* **What you need to do**
Edit the listing below so that every instance of "audience member" becomes "spectator", leaving the rest of the listing unchanged.

* begin Provided records *

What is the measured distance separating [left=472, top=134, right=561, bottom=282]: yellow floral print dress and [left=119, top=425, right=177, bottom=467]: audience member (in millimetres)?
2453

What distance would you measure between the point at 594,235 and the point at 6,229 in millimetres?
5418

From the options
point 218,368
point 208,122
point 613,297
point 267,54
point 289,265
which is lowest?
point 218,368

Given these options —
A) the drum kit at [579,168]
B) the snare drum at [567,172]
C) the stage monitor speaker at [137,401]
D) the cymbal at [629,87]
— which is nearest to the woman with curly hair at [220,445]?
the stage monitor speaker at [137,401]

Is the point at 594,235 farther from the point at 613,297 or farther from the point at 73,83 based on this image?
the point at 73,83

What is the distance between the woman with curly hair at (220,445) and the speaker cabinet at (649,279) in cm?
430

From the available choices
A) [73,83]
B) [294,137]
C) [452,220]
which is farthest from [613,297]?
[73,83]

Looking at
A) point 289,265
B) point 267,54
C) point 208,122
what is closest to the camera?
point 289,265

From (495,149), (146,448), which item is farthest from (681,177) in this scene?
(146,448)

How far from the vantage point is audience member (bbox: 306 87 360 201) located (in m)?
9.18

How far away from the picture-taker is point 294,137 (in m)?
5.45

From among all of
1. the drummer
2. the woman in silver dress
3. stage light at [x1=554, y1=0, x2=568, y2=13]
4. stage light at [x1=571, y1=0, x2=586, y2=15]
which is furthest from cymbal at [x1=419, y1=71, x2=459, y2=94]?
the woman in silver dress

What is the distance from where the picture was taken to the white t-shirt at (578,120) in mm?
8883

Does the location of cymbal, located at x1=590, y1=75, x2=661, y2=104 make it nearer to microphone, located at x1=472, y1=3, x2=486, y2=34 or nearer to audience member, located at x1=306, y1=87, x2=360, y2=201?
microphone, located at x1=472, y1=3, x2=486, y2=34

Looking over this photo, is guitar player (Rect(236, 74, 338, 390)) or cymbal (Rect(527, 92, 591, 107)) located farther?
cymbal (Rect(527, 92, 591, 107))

* end Provided records *

* **Reply**
What is the measured distance separating [left=472, top=134, right=561, bottom=282]: yellow floral print dress and [left=119, top=425, right=177, bottom=467]: spectator (in millimetres)?
2453

What distance would you measure between the point at 594,235 and the point at 6,229 in millimetres?
5418

From the options
point 218,368
point 208,122
point 613,297
point 267,54
point 289,265
which is lowest?
point 218,368

Given these options —
A) the drum kit at [579,168]
B) the snare drum at [567,172]
C) the stage monitor speaker at [137,401]
D) the cymbal at [629,87]
— which is nearest to the woman with curly hair at [220,445]?
the stage monitor speaker at [137,401]

Is the point at 594,235 farther from the point at 613,297 or farther from the point at 73,83 based on this image?
the point at 73,83

What is the distance between the woman with curly hair at (220,445) and the speaker cabinet at (649,279) in cm?
430

From the available choices
A) [73,83]
B) [294,137]
C) [452,220]
which is farthest from [613,297]?
[73,83]

Looking at
A) point 289,265
B) point 267,54
C) point 208,122
what is closest to the camera?
point 289,265

From (495,149), (146,448), which item is farthest from (681,177) in this scene?
(146,448)

How far from the vantage point is spectator (bbox: 306 87 360 201) located (in m)?
9.18

How far away from the picture-taker is point 294,137 (in m)?
5.45

From among all of
1. the drummer
2. the woman in silver dress
3. stage light at [x1=554, y1=0, x2=568, y2=13]
4. stage light at [x1=571, y1=0, x2=586, y2=15]
which is furthest from cymbal at [x1=419, y1=71, x2=459, y2=94]?
the woman in silver dress

What is the distance from where the picture was taken to the white t-shirt at (578,120) in mm?
8883

Does the location of cymbal, located at x1=590, y1=75, x2=661, y2=104 make it nearer to microphone, located at x1=472, y1=3, x2=486, y2=34 or nearer to spectator, located at x1=306, y1=87, x2=360, y2=201?
microphone, located at x1=472, y1=3, x2=486, y2=34

Looking over this photo, is guitar player (Rect(236, 74, 338, 390)) or cymbal (Rect(527, 92, 591, 107)) located farther?
cymbal (Rect(527, 92, 591, 107))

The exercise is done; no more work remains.